Against Texas Lutheran, however, a series of first-half defensive stands led to a Crusaders’ win.

No. 2 Mary Hardin-Baylor traditionally jumps out on its opposition early, outscoring opponents 130-41 in the first half of its first four games, but after building a 21-7 lead in the opening quarter against the Bulldogs, the offense hit a wall.

Luckily, the Crusaders’ defense shut out Texas Lutheran in the second quarter, and the offense returned to form in the second half, scoring 21 unanswered points after the break en route to a 49-31 victory.

“(The second-quarter defensive performance) was big, and we had to come up with some stops,” said Mary Hardin-Baylor head coach Pete Fredenburg. “But I think if you ask our players, they would be disappointed that we didn’t do what we wanted to do in the first half.”

Crusaders quarterback LiDarral Bailey, who finished with over 300 yards of total offense, agreed.

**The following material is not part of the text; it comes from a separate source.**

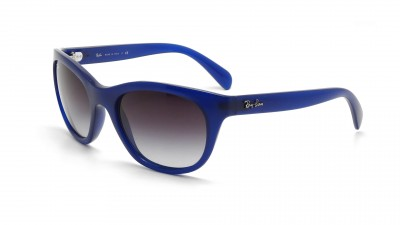 Ray-Ban RB4216 6005/8G 56-20 Blue 61,58 €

“We know if one side of the ball goes down that we have to pick it up on the other side,” the senior said. “But we had open people (in the first half), I just have to complete the pass.”

Bailey was 11-of-20 for 105 yards in the first half, before going 4 of 6 for 113 yards and a touchdown in limited action in the second half. He also ran for 101 yards and a touchdown.

Prior to the Crusaders’ dominant second half, they experienced both a scoring outburst and a scoring drought in the first two quarters. Freshman running back Michael Carpenter gave the Crusaders (5-0, 2-0 American Southwest Conference) an almost immediate advantage, running for a 52-yard touchdown just 1:16 into the game before pushing the lead to 14-0 less than five minutes later on a 19-yard run.

Texas Lutheran (3-2, 1-1) chopped the lead in half with 7:51 left in the first quarter, using a four-play, 48-yard drive capped off by quarterback Brent Peavy’s 8-yard run to get on the scoreboard.

After combining for three touchdowns within the first eight minutes, the scoring briefly stalled, but Bailey revived it before the quarter’s end, running for a 29-yard score on a quarterback keep with 1:41 left in the period.

With 10:12 remaining in the third quarter, a 56-yard pass from Bailey to Geoff Myles finally initialized a scoring drive for the Crusaders as Elijah Hudson ran for a 21-yard touchdown on the following snap, giving Mary Hardin-Baylor a 28-7 lead.

The score opened the floodgates for the Crusaders, who entered the night with a margin of victory of 26 points per game, as they increased their lead to 28 points before allowing a pair of late scores.

“We started out rough,” Bailey said. “It was just little stuff we didn’t do to get the job done. I have to do a better job of coming out here, leading the team and getting us going from the get go. But, in the second half, I feel like we came out and did a better job.”

Following a Bulldogs’ three-and-out, it took Mary Hardin-Baylor just five plays to cover 57 yards as Bailey found Myles for the Crusaders’ first passing score of the game on a 14-yard completion with 6:45 left in the third quarter. Then, Crusaders defensive back and former Belton standout Brodrick Crain picked off Peavy, and the offense converted it into points as well, going 92 yards in a scoring drive spanning into the fourth quarter, and Hudson reached the end zone for a second time to give his team a 42-7 lead.

Mary Hardin-Baylor’s lead grew to 49-21 before Texas Lutheran kicker Allen Cain connected on an ACS record 59-yard field goal and the Bulldogs added a touchdown in the final 2:03 to help outscore the Crusaders 24-14 in the fourth quarter.

“It left a bad taste in our mouth just because we gave up those touchdowns at the last part,” Fredenburg said. “Our guys didn’t feel real good about that, but there were some bright spots, and we did some good things. We still have to repair some things and get better.”